• WHAT IS ASKED
Report every line of the records that contains the string "instances", copying each such line in full.

• Region labeling records
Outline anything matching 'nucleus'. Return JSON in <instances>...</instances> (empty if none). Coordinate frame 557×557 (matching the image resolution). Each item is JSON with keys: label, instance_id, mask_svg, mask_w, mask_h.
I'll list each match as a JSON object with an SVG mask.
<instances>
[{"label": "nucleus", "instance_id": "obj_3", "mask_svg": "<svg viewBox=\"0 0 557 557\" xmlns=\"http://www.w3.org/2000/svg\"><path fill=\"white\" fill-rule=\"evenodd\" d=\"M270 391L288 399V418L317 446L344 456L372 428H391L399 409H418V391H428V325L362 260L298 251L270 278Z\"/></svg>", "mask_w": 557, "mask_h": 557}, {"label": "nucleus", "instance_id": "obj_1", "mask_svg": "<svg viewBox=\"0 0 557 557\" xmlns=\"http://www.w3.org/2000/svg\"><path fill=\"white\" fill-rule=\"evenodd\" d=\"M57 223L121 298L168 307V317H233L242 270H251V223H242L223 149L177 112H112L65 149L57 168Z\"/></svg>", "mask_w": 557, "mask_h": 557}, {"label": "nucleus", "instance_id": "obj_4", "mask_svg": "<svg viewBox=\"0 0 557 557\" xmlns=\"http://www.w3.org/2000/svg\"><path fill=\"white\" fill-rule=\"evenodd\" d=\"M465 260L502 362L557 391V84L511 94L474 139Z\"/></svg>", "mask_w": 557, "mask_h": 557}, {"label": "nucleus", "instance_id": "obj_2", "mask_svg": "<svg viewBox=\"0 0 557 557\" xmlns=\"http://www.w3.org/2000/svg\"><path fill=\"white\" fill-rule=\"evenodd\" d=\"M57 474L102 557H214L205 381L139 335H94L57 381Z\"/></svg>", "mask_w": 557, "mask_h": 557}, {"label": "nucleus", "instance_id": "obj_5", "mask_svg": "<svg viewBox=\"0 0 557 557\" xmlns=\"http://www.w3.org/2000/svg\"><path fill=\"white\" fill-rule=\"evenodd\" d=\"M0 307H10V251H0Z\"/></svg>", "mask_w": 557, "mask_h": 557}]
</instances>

• EXERCISE SOLUTION
Outline anything matching 'nucleus'. Return JSON in <instances>...</instances> (empty if none). Coordinate frame 557×557 (matching the image resolution). Each item is JSON with keys: label, instance_id, mask_svg, mask_w, mask_h.
<instances>
</instances>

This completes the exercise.